W2 = tf.Variable(tf.truncated_normal([200, 10], stddev=0.1))
B2 = tf.Variable(tf.zeros([10]))
The shape of the weights matrix for a layer is [N, M] where N is the number of inputs and M of outputs for the layer. In the code above, we use 200 neurons in the intermediate layer and still 10 neurons in the last layer.




And now change your 1-layer model into a 2-layer model:
XX = tf.reshape(X, [-1, 28*28])

Y1 = tf.nn.sigmoid(tf.matmul(XX, W1) + B1)
Y  = tf.nn.softmax(tf.matmul(Y1, W2) + B2)
That's it. You should now be able to push your network above 97% accuracy with 2 intermediate layer with for example 200 and 100 neurons.
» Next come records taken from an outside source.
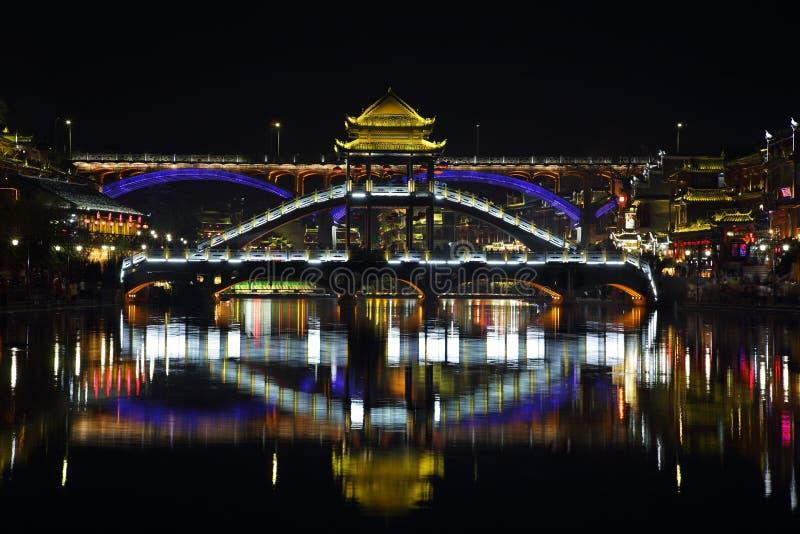 Άποψη της φωτισμένης γέφυρας πετρών σε Fenghuang στοκ εικόνες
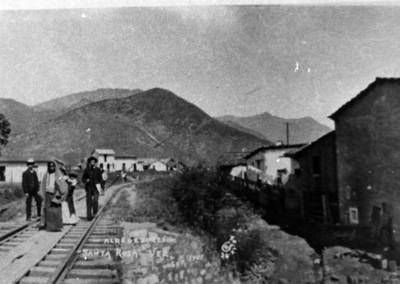 """Gente camina sobre las vías del tren en los """"alrededores de Santa Rosa"""""""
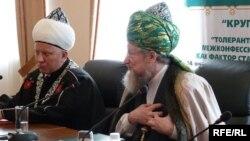 Әлбир Крганов (с) элек Тәлгать Таҗетдинның (у) беренче урынбасары иде
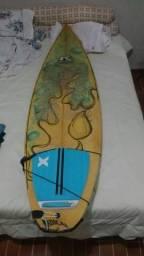 Vendo ou troco prancha de surf por algo do meu interesse preço negociável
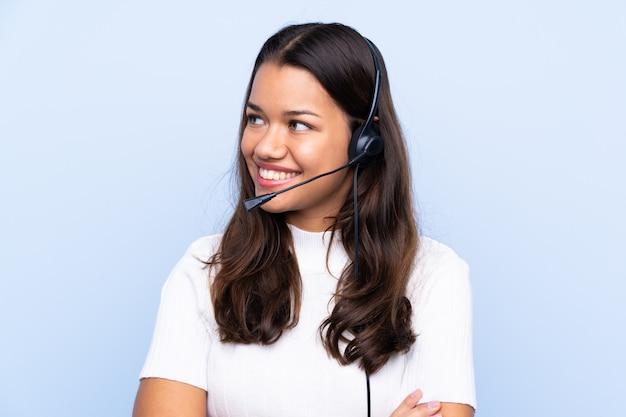 Junge telemarketerfrau, die zur seite schaut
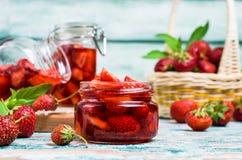 Skivor av röda jordgubbar Royaltyfri Bild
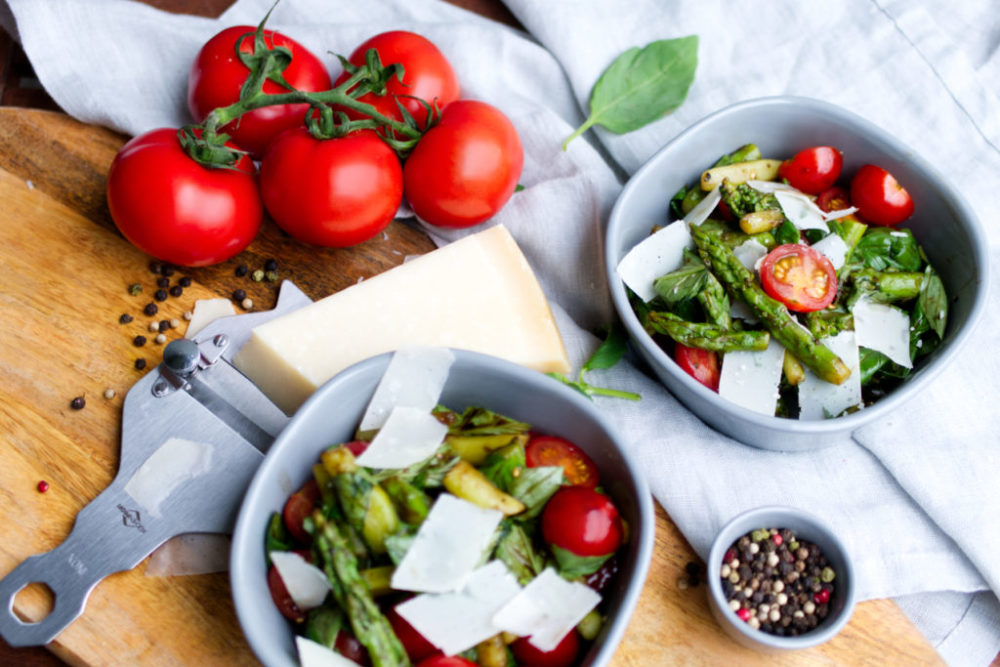 Spargelsalat à la Caprese mit Basilikum, Tomaten und Parmesan | Panama Quadrat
8. Lab: special care for deep networks


As layers were added, neural networks tended to converge with more difficulties. But we know today how to make them behave. Here are a couple of 1-line updates that will help if you see an accuracy curve like this:

Relu activation function

The sigmoid activation function is actually quite problematic in deep networks. It squashes all values between 0 and 1 and when you do so repeatedly, neuron outputs and their gradients can vanish entirely. It was mentioned for historical reasons but modern networks use the RELU (Rectified Linear Unit) which looks like this:






A better optimizer

In very high dimensional spaces like here - we have in the order of 10K weights and biases - "saddle points" are frequent. These are points that are not local minima but where the gradient is nevertheless zero and the gradient descent optimizer stays stuck there. TensorFlow has a full array of available optimizers, including some that work with an amount of inertia and will safely sail past saddle points.





Random initialisations

Accuracy still stuck at 0.1 ? Have you initialised your weights with random values ? For biases, when working with RELUs, the best practice is to initialise them to small positive values so that neurons operate in the non-zero range of the RELU initially.
W = tf.Variable(tf.truncated_normal([K, L] ,stddev=0.1))
B = tf.Variable(tf.ones([L])/10)





NaN ???


If you see your accuracy curve crashing and the console outputting NaN for the cross-entropy, don't panic, you are attempting to compute a log(0), which is indeed Not A Number (NaN). Remember that the cross-entropy involves a log, computed on the output of the softmax layer. Since softmax is essentially an exponential, which is never zero, we should be fine but with 32 bit precision floating-point operations, exp(-100) is already a genuine zero.
Fortunately, TensorFlow has a handy function that computes the softmax and the cross-entropy in a single step, implemented in a numerically stable way. To use it, you will need to isolate the raw weighted sum plus bias on your last layer, before softmax is applied ("logits" in neural network jargon).
If the last line of your model was:
Y = tf.nn.softmax(tf.matmul(Y4, W5) + B5)
You need to replace it with:
Ylogits = tf.matmul(Y4, W5) + B5
Y = tf.nn.softmax(Ylogits)
And now you can compute your cross-entropy in a safe way:
cross_entropy = tf.nn.softmax_cross_entropy_with_logits(Ylogits, Y_)
Also add this line to bring the test and training cross-entropy to the same scale for display:
cross_entropy = tf.reduce_mean(cross_entropy)*100




You are now ready to go deep.


9. Lab: learning rate decay


With two, three or four intermediate layers, you can now get close to 98% accuracy, if you push the iterations to 5000 or beyond. But you will see that results are not very consistent.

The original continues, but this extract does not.